■ GIVEN EXERCISE:
Change every "penguin flipper" to "penguin wing" in the records below and keep all other text the same. Leave the pictures out of your answer.
─── MATERIAL PROVIDED ───
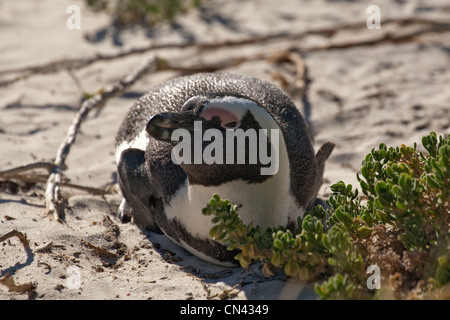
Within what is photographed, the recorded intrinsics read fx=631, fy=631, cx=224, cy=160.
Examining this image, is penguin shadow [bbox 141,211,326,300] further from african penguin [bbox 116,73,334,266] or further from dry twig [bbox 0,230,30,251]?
dry twig [bbox 0,230,30,251]

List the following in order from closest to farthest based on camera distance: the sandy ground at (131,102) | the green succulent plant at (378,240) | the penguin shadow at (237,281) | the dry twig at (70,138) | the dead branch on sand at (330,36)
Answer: the green succulent plant at (378,240) < the penguin shadow at (237,281) < the sandy ground at (131,102) < the dry twig at (70,138) < the dead branch on sand at (330,36)

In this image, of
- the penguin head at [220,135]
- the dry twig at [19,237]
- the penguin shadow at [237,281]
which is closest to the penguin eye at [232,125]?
the penguin head at [220,135]

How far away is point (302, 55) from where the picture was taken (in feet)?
22.1

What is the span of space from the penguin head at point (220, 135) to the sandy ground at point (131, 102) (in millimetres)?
561

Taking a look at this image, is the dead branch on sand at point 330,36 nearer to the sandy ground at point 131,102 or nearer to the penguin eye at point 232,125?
the sandy ground at point 131,102

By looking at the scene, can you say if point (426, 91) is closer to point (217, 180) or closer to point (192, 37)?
point (192, 37)

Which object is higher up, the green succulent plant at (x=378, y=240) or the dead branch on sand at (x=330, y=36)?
the dead branch on sand at (x=330, y=36)

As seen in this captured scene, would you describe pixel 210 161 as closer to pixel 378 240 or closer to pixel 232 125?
pixel 232 125

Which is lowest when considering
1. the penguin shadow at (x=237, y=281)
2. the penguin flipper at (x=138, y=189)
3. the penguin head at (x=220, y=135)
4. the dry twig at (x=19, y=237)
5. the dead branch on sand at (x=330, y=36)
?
the penguin shadow at (x=237, y=281)

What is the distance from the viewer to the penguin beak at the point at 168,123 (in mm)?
3062

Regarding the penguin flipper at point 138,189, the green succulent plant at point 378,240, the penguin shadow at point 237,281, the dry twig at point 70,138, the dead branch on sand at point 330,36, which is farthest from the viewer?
the dead branch on sand at point 330,36

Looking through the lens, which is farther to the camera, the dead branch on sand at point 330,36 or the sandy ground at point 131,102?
the dead branch on sand at point 330,36

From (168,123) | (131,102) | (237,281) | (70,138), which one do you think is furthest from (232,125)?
(131,102)
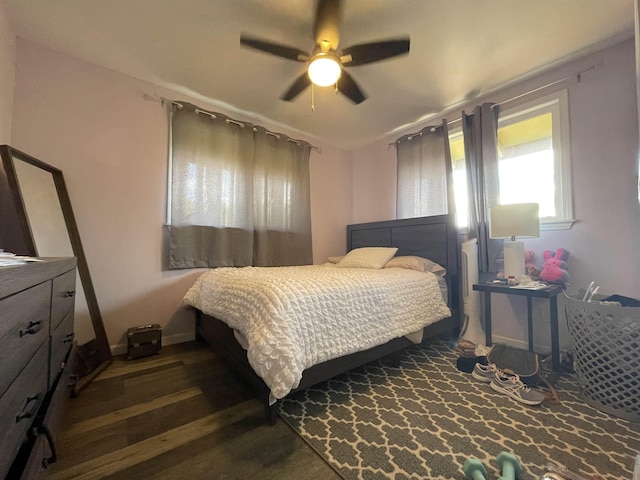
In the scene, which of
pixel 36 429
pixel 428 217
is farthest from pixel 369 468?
pixel 428 217

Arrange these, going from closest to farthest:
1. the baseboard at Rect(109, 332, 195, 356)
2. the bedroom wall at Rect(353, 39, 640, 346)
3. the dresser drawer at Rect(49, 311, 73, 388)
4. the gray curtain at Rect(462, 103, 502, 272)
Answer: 1. the dresser drawer at Rect(49, 311, 73, 388)
2. the bedroom wall at Rect(353, 39, 640, 346)
3. the baseboard at Rect(109, 332, 195, 356)
4. the gray curtain at Rect(462, 103, 502, 272)

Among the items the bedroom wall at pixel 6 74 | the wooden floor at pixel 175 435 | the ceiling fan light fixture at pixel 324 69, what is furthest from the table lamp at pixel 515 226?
the bedroom wall at pixel 6 74

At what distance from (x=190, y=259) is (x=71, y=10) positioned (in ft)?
6.45

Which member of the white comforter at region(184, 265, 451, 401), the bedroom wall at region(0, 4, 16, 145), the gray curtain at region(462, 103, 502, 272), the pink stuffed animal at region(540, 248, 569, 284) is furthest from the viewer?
the gray curtain at region(462, 103, 502, 272)

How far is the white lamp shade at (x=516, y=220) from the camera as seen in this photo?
1979mm

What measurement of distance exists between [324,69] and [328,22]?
24 cm

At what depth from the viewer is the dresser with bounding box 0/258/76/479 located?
0.66 m

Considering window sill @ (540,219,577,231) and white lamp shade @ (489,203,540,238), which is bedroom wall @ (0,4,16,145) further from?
window sill @ (540,219,577,231)

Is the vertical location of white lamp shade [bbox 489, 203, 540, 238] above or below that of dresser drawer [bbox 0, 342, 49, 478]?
above

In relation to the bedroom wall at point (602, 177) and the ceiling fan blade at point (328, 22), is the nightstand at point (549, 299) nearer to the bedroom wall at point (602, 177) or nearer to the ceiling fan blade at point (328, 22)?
the bedroom wall at point (602, 177)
───
■ SOLUTION FOR THIS EXERCISE:
Within what is photographed, the recorded intrinsics read fx=631, fy=631, cx=224, cy=160.
Examining this image, is penguin shadow [bbox 141,211,326,300] further from african penguin [bbox 116,73,334,266] or further from dry twig [bbox 0,230,30,251]?
dry twig [bbox 0,230,30,251]

List the following in order from closest to farthest based on camera distance: the sandy ground at (131,102) | the green succulent plant at (378,240) | the penguin shadow at (237,281) | the dry twig at (70,138) | the dead branch on sand at (330,36)
Answer: the green succulent plant at (378,240) < the penguin shadow at (237,281) < the sandy ground at (131,102) < the dry twig at (70,138) < the dead branch on sand at (330,36)

In this image, of
- the penguin head at [220,135]
- the dry twig at [19,237]
- the penguin shadow at [237,281]
which is closest to the penguin eye at [232,125]?
the penguin head at [220,135]

How far away is point (302, 55) from where the picture was taken (in feet)?
22.1

What is the span of space from the penguin head at point (220, 135) to the sandy ground at point (131, 102) (in millimetres)?
561

Taking a look at this image, is the dead branch on sand at point 330,36 nearer to the sandy ground at point 131,102 or nearer to the penguin eye at point 232,125?
the sandy ground at point 131,102

By looking at the scene, can you say if point (426, 91) is closer to point (217, 180) or closer to point (192, 37)?
point (192, 37)

Which object is higher up, the green succulent plant at (x=378, y=240) or the dead branch on sand at (x=330, y=36)?
the dead branch on sand at (x=330, y=36)

As seen in this captured scene, would you describe pixel 210 161 as closer to pixel 378 240 or closer to pixel 232 125?
pixel 232 125

Which is lowest when considering
1. the penguin shadow at (x=237, y=281)
2. the penguin wing at (x=138, y=189)
3. the penguin head at (x=220, y=135)
4. the dry twig at (x=19, y=237)
5. the dead branch on sand at (x=330, y=36)
?
the penguin shadow at (x=237, y=281)

What is the distance from the viewer to the penguin beak at the point at 168,123 (in mm)?
3062

Regarding the penguin wing at point 138,189, the green succulent plant at point 378,240, the penguin shadow at point 237,281, the dry twig at point 70,138, the dead branch on sand at point 330,36, which is farthest from the viewer?
the dead branch on sand at point 330,36

Looking through the lens, which is farther to the camera, the dead branch on sand at point 330,36 or the sandy ground at point 131,102?
the dead branch on sand at point 330,36

From (168,123) | (131,102) | (237,281) | (70,138), which one do you think is furthest from (232,125)?
(131,102)
In the scene, which of
pixel 36 429
pixel 428 217
is farthest from pixel 369 468?
pixel 428 217

Arrange these, going from closest to farthest:
1. the baseboard at Rect(109, 332, 195, 356)
2. the bedroom wall at Rect(353, 39, 640, 346)
3. the dresser drawer at Rect(49, 311, 73, 388)
4. the gray curtain at Rect(462, 103, 502, 272)
Answer: 1. the dresser drawer at Rect(49, 311, 73, 388)
2. the bedroom wall at Rect(353, 39, 640, 346)
3. the baseboard at Rect(109, 332, 195, 356)
4. the gray curtain at Rect(462, 103, 502, 272)

Among the items the bedroom wall at pixel 6 74 | the wooden floor at pixel 175 435 | the ceiling fan light fixture at pixel 324 69, what is furthest from the table lamp at pixel 515 226?
the bedroom wall at pixel 6 74

At what distance from (x=190, y=259) is (x=71, y=10) positioned (in ft)?
6.45

Which member of the white comforter at region(184, 265, 451, 401), the bedroom wall at region(0, 4, 16, 145), the gray curtain at region(462, 103, 502, 272), the pink stuffed animal at region(540, 248, 569, 284) is furthest from the viewer?
the gray curtain at region(462, 103, 502, 272)

How far is the white lamp shade at (x=516, y=220) from the camera as seen in this photo?
1979mm

What measurement of distance exists between [324,69] and [328,22]?
24 cm

At what depth from the viewer is the dresser with bounding box 0/258/76/479 located?
0.66 m

Considering window sill @ (540,219,577,231) and white lamp shade @ (489,203,540,238), which is bedroom wall @ (0,4,16,145) further from?
window sill @ (540,219,577,231)

Is the vertical location of white lamp shade [bbox 489, 203, 540, 238] above or below that of dresser drawer [bbox 0, 342, 49, 478]?
above

In relation to the bedroom wall at point (602, 177) and the ceiling fan blade at point (328, 22), is the nightstand at point (549, 299) nearer to the bedroom wall at point (602, 177) or nearer to the ceiling fan blade at point (328, 22)?
the bedroom wall at point (602, 177)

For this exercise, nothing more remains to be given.